The spread of fascism in the 1920s was significantly aided by the fact that liberals and mainstream conservatives failed to take it seriously. Instead, they accommodated and normalized it.
The centre right is doing the same today. Brexit, Trump and the far right ascendant across Europe indicate that talk of a right-wing revolutionary moment is not exaggerated. And the French presidential election could be next on the calendar.
The shock felt by status-quo liberals and the anguish experienced on the left are matched only by the satisfaction of those on the extreme right that finally they are winning. The so-called “mature” liberal democracies have long managed to marginalise them. They have long seen themselves as vilified for speaking the common man’s unpalatable truths to out-of-touch elites. Now their champions are taking the political mainstream by storm.
And amid the disbelief, heartbreak, and protest, centre-right politicians and commentators seek to normalise and reassure. They dismiss “whingers” and “moaners”. They tell us to “get over it” and brush off talk of a new fascism as unfounded scaremongering.
Even among historians, apparently – as the conservative British writer Niall Ferguson condescended to tell Greek economist Yanis Varoufakis – analogies with the 1930s are made only by the easily confused.

◆ WRITTEN INSTRUCTION:
Answer the following from the passage on fascism and the centre right.
(a) What significantly aided the spread of fascism in the 1920s?
(b) Which election does the passage say could be next on the calendar?
(c) Who told Yanis Varoufakis that analogies with the 1930s are made only by the easily confused?

◆ DATA SECTION:
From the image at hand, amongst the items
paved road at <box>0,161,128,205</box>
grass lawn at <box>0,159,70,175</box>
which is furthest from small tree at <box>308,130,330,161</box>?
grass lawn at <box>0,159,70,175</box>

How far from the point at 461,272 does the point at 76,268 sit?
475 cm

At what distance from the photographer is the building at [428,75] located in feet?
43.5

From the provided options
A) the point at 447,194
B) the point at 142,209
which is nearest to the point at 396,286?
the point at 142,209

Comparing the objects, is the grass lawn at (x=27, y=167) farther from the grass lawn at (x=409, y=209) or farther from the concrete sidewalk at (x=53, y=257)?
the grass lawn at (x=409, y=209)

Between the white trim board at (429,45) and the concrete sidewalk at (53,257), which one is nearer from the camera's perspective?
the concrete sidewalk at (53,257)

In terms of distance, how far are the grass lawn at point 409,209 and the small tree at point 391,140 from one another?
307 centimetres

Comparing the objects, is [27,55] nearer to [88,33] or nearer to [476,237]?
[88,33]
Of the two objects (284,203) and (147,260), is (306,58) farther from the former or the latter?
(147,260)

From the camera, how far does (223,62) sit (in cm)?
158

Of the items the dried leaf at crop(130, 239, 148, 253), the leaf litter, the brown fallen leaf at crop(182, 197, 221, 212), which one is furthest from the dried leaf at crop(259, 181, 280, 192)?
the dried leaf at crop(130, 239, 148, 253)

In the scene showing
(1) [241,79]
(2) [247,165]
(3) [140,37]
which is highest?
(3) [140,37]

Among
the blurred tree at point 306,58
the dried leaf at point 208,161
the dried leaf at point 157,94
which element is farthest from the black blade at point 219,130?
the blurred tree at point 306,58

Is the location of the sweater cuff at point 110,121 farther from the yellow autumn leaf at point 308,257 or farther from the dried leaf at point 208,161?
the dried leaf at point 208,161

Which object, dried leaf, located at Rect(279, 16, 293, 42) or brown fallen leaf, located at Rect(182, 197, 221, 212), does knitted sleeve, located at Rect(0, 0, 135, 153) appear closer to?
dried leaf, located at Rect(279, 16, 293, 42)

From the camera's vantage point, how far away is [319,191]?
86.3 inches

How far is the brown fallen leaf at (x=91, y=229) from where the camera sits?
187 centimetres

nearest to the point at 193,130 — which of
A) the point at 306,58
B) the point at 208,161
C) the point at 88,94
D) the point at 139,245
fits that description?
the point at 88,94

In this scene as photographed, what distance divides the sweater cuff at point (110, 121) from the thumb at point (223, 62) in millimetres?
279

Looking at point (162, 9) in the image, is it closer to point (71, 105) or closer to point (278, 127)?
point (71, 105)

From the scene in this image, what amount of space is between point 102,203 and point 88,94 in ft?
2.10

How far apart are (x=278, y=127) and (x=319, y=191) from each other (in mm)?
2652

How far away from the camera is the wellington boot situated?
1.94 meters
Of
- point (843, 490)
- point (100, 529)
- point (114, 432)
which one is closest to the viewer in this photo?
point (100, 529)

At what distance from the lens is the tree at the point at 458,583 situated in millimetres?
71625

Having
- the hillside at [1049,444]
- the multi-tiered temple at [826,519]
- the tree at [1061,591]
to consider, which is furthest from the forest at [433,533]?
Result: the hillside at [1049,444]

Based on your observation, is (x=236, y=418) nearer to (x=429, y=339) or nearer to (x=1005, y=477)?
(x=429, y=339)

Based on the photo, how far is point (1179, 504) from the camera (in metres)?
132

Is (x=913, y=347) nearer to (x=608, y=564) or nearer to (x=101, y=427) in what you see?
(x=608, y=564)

◆ REPLY:
(a) Liberals and mainstream conservatives failed to take it seriously.
(b) The French presidential election.
(c) Niall Ferguson.